Beneath this instruction is a listing; print exactly the lines in it starting at the line that contains "body_size: 1338" and going through the line that contains "This page is".
*** Dataset extract ***
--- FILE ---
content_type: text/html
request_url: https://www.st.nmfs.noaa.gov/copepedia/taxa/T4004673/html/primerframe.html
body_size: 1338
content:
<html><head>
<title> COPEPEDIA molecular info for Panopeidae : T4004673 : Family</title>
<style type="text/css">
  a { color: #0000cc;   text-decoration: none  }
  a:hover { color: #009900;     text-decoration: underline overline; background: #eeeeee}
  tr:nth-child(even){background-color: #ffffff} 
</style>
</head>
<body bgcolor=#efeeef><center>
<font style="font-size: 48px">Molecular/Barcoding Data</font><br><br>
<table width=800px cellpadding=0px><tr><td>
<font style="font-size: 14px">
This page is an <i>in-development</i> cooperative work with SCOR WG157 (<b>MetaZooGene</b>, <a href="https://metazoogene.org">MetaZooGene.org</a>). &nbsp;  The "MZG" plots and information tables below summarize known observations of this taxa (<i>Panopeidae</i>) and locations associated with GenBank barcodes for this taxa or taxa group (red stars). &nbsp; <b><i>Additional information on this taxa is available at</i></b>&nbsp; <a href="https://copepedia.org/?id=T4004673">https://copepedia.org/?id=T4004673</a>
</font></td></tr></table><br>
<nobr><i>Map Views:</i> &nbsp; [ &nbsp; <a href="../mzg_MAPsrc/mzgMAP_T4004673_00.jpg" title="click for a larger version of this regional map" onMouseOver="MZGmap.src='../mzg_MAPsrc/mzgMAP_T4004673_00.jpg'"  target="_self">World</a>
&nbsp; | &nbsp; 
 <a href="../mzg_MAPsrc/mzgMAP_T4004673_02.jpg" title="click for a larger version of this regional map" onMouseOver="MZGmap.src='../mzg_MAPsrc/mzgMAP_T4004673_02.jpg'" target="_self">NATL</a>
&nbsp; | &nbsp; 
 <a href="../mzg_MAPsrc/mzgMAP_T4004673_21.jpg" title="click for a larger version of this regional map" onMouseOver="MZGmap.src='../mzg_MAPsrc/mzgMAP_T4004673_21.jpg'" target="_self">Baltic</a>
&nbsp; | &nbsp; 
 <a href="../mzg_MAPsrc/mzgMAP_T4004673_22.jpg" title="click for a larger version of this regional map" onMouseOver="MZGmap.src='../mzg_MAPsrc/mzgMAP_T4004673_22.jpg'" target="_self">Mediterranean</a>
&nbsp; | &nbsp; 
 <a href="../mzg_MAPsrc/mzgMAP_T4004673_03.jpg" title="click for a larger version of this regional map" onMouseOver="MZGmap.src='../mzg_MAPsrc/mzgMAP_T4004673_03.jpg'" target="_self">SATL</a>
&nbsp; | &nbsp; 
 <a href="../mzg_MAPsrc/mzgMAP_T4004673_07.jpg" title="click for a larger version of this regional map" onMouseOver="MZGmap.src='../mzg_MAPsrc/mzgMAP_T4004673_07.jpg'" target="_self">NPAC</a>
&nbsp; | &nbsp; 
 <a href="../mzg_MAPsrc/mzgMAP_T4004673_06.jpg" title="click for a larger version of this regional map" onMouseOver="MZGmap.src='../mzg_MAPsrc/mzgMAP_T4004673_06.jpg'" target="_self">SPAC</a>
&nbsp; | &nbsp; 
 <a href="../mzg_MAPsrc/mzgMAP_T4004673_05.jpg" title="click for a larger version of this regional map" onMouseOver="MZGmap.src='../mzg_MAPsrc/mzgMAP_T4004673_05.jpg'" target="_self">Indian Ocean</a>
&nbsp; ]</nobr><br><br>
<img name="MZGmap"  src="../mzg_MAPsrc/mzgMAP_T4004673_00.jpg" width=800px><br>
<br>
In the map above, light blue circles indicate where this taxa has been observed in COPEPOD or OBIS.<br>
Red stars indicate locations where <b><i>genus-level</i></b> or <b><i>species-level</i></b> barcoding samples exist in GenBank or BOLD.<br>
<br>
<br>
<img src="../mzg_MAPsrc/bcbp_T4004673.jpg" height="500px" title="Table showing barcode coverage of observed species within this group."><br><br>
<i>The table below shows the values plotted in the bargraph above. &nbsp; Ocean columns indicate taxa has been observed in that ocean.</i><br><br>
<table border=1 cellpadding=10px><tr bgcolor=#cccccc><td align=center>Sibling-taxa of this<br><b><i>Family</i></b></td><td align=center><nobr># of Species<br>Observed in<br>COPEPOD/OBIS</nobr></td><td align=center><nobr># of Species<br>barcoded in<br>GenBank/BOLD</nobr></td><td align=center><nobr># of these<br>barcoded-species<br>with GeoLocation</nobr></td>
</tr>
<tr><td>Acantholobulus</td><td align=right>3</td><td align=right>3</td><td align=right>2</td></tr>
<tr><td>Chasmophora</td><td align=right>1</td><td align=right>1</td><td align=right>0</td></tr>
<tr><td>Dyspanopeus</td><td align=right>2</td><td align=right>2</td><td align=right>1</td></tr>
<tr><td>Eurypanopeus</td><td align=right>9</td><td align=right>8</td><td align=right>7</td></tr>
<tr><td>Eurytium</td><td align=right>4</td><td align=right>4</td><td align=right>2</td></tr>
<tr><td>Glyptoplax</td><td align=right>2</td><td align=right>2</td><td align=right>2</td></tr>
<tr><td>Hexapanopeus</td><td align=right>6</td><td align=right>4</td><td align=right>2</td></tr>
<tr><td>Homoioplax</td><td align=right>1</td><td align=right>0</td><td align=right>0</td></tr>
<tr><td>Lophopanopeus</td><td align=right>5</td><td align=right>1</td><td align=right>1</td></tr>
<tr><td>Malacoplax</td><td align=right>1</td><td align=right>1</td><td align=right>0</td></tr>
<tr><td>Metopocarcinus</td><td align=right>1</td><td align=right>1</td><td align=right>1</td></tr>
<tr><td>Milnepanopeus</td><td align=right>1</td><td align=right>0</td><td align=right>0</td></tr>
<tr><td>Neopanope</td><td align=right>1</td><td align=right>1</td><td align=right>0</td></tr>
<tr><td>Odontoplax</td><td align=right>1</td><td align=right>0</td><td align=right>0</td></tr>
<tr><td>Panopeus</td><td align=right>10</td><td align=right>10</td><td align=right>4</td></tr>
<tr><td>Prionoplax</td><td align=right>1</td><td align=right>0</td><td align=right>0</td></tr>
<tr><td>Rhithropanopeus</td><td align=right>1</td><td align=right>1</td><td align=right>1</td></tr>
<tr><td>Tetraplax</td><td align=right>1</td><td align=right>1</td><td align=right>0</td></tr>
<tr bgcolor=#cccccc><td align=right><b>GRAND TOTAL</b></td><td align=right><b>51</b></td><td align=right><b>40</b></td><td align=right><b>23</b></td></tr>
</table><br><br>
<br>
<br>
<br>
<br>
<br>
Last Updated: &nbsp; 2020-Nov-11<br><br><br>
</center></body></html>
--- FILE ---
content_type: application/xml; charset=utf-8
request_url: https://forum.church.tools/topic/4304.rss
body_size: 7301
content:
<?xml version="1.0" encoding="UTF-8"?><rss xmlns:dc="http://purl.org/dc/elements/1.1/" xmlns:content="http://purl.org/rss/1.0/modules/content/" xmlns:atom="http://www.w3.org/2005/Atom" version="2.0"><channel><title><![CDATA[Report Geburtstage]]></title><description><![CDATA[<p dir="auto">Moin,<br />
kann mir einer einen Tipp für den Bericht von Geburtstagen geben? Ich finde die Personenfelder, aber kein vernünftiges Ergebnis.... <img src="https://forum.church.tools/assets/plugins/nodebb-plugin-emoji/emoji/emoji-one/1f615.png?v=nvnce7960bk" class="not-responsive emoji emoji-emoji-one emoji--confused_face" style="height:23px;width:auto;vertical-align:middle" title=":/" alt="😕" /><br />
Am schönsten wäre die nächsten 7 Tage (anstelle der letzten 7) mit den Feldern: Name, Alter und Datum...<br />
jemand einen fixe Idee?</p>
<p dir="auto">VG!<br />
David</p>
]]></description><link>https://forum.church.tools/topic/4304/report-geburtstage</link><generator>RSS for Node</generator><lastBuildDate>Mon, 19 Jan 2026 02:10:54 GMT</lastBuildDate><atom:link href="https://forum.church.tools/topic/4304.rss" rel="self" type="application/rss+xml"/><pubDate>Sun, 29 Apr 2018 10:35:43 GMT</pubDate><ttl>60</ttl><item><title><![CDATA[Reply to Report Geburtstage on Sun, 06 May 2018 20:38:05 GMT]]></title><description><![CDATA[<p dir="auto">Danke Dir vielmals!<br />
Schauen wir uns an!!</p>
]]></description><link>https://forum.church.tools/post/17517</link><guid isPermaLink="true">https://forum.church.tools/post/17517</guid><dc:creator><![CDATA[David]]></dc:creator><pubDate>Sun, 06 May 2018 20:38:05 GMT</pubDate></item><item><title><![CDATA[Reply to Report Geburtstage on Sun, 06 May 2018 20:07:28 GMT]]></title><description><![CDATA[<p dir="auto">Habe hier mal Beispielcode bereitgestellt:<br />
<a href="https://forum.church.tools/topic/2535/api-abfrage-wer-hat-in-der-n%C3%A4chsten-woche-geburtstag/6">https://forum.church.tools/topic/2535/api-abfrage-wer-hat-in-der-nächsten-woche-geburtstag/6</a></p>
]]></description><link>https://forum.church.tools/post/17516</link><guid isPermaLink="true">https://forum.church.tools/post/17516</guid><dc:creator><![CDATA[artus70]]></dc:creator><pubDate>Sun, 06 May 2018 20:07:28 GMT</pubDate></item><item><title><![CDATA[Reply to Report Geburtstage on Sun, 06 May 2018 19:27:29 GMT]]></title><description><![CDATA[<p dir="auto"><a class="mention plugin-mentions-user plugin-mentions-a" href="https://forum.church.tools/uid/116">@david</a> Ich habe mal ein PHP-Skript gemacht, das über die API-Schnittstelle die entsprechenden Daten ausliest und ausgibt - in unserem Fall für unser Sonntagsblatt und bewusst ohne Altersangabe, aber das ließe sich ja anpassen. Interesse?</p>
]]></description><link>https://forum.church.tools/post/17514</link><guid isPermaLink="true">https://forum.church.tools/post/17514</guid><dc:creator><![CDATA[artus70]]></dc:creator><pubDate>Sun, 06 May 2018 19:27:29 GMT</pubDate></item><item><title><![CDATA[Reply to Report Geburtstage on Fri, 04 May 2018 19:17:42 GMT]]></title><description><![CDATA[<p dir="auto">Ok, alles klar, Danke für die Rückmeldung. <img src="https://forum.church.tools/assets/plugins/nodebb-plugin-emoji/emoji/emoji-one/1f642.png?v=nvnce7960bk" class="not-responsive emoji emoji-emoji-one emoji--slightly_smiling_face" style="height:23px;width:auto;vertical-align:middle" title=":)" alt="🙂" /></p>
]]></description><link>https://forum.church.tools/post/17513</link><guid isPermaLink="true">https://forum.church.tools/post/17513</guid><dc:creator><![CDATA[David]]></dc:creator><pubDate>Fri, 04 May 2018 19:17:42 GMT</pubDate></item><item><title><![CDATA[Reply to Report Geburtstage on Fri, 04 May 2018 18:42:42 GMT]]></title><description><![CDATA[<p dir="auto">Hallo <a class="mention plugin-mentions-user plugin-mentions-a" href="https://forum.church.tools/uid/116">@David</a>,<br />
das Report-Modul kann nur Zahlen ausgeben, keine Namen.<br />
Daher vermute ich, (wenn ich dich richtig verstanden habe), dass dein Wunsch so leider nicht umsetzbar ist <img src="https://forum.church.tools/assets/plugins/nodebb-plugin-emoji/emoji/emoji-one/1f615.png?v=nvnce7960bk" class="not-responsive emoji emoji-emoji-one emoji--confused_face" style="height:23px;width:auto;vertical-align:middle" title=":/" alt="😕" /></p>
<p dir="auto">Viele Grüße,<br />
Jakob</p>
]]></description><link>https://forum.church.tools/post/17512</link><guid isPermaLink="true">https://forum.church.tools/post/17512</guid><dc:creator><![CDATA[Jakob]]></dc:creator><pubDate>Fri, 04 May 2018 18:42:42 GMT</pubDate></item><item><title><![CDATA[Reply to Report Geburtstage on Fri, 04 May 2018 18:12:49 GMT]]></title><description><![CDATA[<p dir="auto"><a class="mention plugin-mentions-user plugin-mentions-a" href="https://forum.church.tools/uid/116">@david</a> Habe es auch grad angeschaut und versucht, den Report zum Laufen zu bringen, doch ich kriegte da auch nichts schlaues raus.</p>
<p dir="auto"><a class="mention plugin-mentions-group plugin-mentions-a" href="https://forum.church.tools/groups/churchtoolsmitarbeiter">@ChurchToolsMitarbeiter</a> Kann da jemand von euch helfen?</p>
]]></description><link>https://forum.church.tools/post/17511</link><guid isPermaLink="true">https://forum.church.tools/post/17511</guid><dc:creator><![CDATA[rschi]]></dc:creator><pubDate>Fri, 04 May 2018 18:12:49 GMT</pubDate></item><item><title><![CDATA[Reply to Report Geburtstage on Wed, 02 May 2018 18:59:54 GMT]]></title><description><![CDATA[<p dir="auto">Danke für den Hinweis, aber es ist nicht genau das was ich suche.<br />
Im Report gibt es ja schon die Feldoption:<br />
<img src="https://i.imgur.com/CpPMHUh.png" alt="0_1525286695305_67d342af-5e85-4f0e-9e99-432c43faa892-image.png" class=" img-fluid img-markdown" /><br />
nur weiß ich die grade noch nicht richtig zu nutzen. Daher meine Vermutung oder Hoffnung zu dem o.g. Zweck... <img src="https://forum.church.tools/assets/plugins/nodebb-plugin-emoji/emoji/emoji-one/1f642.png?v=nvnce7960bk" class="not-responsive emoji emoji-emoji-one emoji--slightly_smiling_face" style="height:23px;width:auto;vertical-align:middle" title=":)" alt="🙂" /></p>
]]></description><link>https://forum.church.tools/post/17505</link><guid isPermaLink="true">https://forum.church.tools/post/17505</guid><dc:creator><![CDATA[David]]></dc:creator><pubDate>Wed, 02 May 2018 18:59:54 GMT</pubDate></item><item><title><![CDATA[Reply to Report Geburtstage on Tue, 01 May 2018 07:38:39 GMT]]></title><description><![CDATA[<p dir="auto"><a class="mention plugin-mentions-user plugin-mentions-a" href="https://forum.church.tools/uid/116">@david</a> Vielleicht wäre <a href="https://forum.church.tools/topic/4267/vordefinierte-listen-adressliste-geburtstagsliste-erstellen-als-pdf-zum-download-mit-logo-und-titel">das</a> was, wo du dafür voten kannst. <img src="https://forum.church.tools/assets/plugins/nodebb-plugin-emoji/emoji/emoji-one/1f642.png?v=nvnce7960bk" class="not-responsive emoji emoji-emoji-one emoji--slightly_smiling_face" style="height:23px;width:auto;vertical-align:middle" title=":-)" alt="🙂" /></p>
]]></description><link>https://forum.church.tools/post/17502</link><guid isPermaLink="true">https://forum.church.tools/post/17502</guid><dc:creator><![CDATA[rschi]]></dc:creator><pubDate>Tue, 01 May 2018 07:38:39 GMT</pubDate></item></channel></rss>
*** End of Dataset extract ***
Worked solution |
body_size: 1338
content:
<html><head>
<title> COPEPEDIA molecular info for Panopeidae : T4004673 : Family</title>
<style type="text/css">
  a { color: #0000cc;   text-decoration: none  }
  a:hover { color: #009900;     text-decoration: underline overline; background: #eeeeee}
  tr:nth-child(even){background-color: #ffffff} 
</style>
</head>
<body bgcolor=#efeeef><center>
<font style="font-size: 48px">Molecular/Barcoding Data</font><br><br>
<table width=800px cellpadding=0px><tr><td>
<font style="font-size: 14px">
This page is an <i>in-development</i> cooperative work with SCOR WG157 (<b>MetaZooGene</b>, <a href="https://metazoogene.org">MetaZooGene.org</a>). &nbsp;  The "MZG" plots and information tables below summarize known observations of this taxa (<i>Panopeidae</i>) and locations associated with GenBank barcodes for this taxa or taxa group (red stars). &nbsp; <b><i>Additional information on this taxa is available at</i></b>&nbsp; <a href="https://copepedia.org/?id=T4004673">https://copepedia.org/?id=T4004673</a>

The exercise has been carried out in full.